__Requirement__:
Rewrite all of the entries below, swapping each occurrence of "truck's red paint" for "truck's maroon paint" and leaving everything else unchanged.

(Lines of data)
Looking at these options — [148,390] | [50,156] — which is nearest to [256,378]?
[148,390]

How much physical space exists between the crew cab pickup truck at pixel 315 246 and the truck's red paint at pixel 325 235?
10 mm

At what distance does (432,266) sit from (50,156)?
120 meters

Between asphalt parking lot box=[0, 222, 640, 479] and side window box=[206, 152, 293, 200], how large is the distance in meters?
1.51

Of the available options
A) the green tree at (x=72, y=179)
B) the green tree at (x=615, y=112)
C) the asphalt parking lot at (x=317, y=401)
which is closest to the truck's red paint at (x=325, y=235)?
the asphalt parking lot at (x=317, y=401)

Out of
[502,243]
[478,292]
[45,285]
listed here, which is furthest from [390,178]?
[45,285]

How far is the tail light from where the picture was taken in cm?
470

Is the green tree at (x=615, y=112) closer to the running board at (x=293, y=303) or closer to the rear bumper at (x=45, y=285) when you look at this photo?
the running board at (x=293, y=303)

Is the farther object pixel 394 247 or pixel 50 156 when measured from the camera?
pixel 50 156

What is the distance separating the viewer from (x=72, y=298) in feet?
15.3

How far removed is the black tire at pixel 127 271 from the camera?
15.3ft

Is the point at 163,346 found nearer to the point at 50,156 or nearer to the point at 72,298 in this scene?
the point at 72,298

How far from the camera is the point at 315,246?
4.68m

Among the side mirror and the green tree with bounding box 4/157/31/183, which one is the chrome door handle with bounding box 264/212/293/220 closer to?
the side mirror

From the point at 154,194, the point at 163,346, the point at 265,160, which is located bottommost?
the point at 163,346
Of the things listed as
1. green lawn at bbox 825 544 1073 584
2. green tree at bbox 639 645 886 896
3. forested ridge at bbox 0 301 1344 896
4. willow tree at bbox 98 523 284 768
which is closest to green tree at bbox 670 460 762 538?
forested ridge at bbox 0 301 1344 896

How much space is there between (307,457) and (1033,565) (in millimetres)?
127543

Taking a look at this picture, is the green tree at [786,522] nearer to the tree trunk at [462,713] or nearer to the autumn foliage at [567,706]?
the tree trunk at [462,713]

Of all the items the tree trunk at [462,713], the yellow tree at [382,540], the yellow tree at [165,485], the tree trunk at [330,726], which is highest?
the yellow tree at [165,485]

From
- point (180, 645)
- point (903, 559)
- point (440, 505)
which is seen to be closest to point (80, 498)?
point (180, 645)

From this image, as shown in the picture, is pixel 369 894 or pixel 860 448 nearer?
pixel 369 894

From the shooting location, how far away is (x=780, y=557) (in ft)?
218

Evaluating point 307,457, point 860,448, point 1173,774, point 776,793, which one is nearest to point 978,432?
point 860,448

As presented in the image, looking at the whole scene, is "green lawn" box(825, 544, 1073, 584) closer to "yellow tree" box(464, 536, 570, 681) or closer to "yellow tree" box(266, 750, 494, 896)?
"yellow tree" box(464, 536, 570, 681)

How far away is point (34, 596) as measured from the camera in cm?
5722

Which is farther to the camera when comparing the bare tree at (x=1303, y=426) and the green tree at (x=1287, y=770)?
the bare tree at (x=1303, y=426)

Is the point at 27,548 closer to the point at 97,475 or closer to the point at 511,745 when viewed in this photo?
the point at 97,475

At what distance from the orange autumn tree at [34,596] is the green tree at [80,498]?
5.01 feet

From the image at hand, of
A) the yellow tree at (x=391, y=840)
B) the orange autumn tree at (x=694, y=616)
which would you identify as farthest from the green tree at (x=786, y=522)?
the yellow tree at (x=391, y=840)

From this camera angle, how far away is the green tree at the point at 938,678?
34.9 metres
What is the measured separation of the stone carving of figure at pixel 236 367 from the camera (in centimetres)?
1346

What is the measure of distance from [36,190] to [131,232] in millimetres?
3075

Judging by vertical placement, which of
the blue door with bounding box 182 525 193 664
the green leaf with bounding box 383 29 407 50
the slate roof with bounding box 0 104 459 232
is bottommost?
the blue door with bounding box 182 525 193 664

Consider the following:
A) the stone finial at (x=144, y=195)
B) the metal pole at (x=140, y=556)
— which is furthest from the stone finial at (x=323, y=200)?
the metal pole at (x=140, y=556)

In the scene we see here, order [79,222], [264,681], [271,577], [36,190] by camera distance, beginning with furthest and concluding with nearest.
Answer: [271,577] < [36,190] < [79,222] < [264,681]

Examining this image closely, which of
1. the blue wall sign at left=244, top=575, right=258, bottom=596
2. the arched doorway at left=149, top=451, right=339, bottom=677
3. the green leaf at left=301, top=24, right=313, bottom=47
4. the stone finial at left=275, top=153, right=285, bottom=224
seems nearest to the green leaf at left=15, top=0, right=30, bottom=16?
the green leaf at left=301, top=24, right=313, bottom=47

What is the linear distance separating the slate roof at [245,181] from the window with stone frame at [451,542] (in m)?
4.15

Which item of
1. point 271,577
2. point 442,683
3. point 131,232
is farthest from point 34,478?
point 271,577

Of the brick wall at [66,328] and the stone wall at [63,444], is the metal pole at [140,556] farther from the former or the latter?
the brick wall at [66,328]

__Answer__:
Looking at these options — [148,390] | [50,156] — which is nearest to [256,378]?
[148,390]

How much physical space exists between the crew cab pickup truck at pixel 315 246 and the truck's maroon paint at pixel 325 235?
10 mm

At what distance does (432,266) sit from (50,156)?
120 meters

Between asphalt parking lot box=[0, 222, 640, 479] and side window box=[206, 152, 293, 200], how large is the distance in meters?
1.51

Of the available options
A) the green tree at (x=72, y=179)
B) the green tree at (x=615, y=112)
C) the asphalt parking lot at (x=317, y=401)
which is closest to the truck's maroon paint at (x=325, y=235)?
the asphalt parking lot at (x=317, y=401)

Out of
[502,243]
[478,292]
[45,285]
listed here, which is furthest from [390,178]?
[45,285]

How far is the tail light from where the picture was taken in cm?
470

Is the green tree at (x=615, y=112) closer to the running board at (x=293, y=303) or closer to the rear bumper at (x=45, y=285) when you look at this photo?
the running board at (x=293, y=303)

Is the farther object pixel 394 247 or pixel 50 156 when measured from the camera?
pixel 50 156

What is the distance separating the viewer from (x=72, y=298) in feet?
15.3

How far removed is the black tire at pixel 127 271 from the camera?
15.3ft

Is the point at 163,346 found nearer to the point at 50,156 or nearer to the point at 72,298 in this scene?
the point at 72,298

How far from the camera is the point at 315,246?
4.68m

Among the side mirror and the green tree with bounding box 4/157/31/183, which one is the chrome door handle with bounding box 264/212/293/220 closer to?
the side mirror

From the point at 154,194, the point at 163,346, the point at 265,160, which is located bottommost?
the point at 163,346
Of the things listed as
1. green lawn at bbox 825 544 1073 584
2. green tree at bbox 639 645 886 896
3. forested ridge at bbox 0 301 1344 896
4. willow tree at bbox 98 523 284 768
which is closest to green tree at bbox 670 460 762 538?
forested ridge at bbox 0 301 1344 896

How much space is there between (307,457) and (1033,565) (in millimetres)?
127543

Taking a look at this picture, is the green tree at [786,522] nearer to the tree trunk at [462,713] or nearer to the autumn foliage at [567,706]?
the tree trunk at [462,713]

Of all the items the tree trunk at [462,713], the yellow tree at [382,540], the yellow tree at [165,485], the tree trunk at [330,726], which is highest?
the yellow tree at [165,485]

From
- point (180, 645)
- point (903, 559)
- point (440, 505)
which is seen to be closest to point (80, 498)?
point (180, 645)

From this image, as shown in the picture, is pixel 369 894 or pixel 860 448 nearer?
pixel 369 894

From the shooting location, how far away is (x=780, y=557) (in ft)?
218

Evaluating point 307,457, point 860,448, point 1173,774, point 776,793, which one is nearest to point 978,432?
point 860,448

As presented in the image, looking at the whole scene, is "green lawn" box(825, 544, 1073, 584) closer to "yellow tree" box(464, 536, 570, 681) or closer to "yellow tree" box(266, 750, 494, 896)?
"yellow tree" box(464, 536, 570, 681)

How far away is point (34, 596) as measured from the camera in cm?
5722

Which is farther to the camera when comparing the bare tree at (x=1303, y=426) and the green tree at (x=1287, y=770)?
the bare tree at (x=1303, y=426)

Is the point at 27,548 closer to the point at 97,475 or closer to the point at 511,745 when viewed in this photo?
the point at 97,475

At what distance from the orange autumn tree at [34,596] is the green tree at [80,498]?
5.01 feet

From the image at hand, of
A) the yellow tree at (x=391, y=840)
B) the orange autumn tree at (x=694, y=616)
which would you identify as farthest from the green tree at (x=786, y=522)?
the yellow tree at (x=391, y=840)

From this camera angle, how far away is the green tree at the point at 938,678?
34.9 metres
What is the measured separation of the stone carving of figure at pixel 236 367 from the camera (in centimetres)?
1346

What is the measure of distance from [36,190] to [131,232] in millimetres?
3075

Judging by vertical placement, which of
the blue door with bounding box 182 525 193 664
the green leaf with bounding box 383 29 407 50
the slate roof with bounding box 0 104 459 232
is bottommost?
the blue door with bounding box 182 525 193 664

Consider the following:
A) the stone finial at (x=144, y=195)
B) the metal pole at (x=140, y=556)
— which is furthest from the stone finial at (x=323, y=200)?
the metal pole at (x=140, y=556)

In the scene we see here, order [79,222], [264,681], [271,577], [36,190] by camera distance, beginning with furthest and concluding with nearest.
Answer: [271,577] < [36,190] < [79,222] < [264,681]

Examining this image closely, which of
1. the blue wall sign at left=244, top=575, right=258, bottom=596
2. the arched doorway at left=149, top=451, right=339, bottom=677
3. the green leaf at left=301, top=24, right=313, bottom=47
4. the stone finial at left=275, top=153, right=285, bottom=224
seems nearest to the green leaf at left=15, top=0, right=30, bottom=16?
the green leaf at left=301, top=24, right=313, bottom=47

What is the linear distance separating the slate roof at [245,181] from the window with stone frame at [451,542] (in m)?
4.15

Which item of
1. point 271,577
2. point 442,683
3. point 131,232
is farthest from point 34,478?
point 271,577

Of the brick wall at [66,328] and the stone wall at [63,444], is the metal pole at [140,556] farther from the former or the latter?
the brick wall at [66,328]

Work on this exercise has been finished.